- About this exercise -
The response should contain only those lines of the entries below that include the string "wild".

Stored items
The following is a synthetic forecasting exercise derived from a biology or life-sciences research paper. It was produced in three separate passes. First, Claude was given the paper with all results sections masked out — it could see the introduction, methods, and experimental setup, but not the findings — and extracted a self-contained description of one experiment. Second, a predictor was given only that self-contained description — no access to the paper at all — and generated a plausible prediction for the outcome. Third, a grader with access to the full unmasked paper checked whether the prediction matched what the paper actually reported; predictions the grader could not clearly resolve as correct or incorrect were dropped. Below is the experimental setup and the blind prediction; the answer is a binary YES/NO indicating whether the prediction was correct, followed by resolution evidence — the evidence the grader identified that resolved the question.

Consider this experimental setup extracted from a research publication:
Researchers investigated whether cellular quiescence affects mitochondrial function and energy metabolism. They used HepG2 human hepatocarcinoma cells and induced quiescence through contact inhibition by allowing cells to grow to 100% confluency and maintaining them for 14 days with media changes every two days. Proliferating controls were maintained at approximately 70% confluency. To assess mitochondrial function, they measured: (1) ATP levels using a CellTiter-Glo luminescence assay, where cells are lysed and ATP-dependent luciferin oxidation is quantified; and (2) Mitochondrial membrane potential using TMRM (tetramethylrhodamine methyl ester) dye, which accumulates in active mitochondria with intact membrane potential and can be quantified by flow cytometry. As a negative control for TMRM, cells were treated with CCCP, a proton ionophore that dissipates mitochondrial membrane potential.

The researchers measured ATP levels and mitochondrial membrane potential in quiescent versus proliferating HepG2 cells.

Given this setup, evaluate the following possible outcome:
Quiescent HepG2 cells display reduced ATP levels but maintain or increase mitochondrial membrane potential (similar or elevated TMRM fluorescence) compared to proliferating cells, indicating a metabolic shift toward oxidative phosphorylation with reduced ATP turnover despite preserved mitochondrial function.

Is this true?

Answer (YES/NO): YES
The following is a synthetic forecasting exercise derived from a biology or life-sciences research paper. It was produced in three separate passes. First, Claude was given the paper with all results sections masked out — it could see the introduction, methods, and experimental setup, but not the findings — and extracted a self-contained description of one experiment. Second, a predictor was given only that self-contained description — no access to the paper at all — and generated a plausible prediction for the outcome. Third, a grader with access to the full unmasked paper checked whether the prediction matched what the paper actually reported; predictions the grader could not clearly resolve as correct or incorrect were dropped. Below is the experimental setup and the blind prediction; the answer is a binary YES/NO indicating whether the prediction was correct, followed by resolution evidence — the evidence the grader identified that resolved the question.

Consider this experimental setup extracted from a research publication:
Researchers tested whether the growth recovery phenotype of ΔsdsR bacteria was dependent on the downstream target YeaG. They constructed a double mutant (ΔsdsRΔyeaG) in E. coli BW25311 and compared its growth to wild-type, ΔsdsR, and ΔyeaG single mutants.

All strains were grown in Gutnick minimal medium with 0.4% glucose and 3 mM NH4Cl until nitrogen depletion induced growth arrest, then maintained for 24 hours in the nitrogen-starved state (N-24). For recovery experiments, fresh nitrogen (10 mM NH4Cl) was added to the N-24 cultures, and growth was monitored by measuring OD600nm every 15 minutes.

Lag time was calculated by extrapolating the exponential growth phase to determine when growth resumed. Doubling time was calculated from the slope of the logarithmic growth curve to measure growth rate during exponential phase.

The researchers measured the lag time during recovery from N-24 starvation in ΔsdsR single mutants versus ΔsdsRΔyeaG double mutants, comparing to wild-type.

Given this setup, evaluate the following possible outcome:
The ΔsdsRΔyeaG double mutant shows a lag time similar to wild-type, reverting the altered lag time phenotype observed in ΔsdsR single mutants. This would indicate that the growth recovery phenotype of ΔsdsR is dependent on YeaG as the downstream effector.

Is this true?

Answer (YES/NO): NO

- Written answer -
Researchers tested whether the growth recovery phenotype of ΔsdsR bacteria was dependent on the downstream target YeaG. They constructed a double mutant (ΔsdsRΔyeaG) in E. coli BW25311 and compared its growth to wild-type, ΔsdsR, and ΔyeaG single mutants.
The researchers measured the lag time during recovery from N-24 starvation in ΔsdsR single mutants versus ΔsdsRΔyeaG double mutants, comparing to wild-type.
The ΔsdsRΔyeaG double mutant shows a lag time similar to wild-type, reverting the altered lag time phenotype observed in ΔsdsR single mutants. This would indicate that the growth recovery phenotype of ΔsdsR is dependent on YeaG as the downstream effector.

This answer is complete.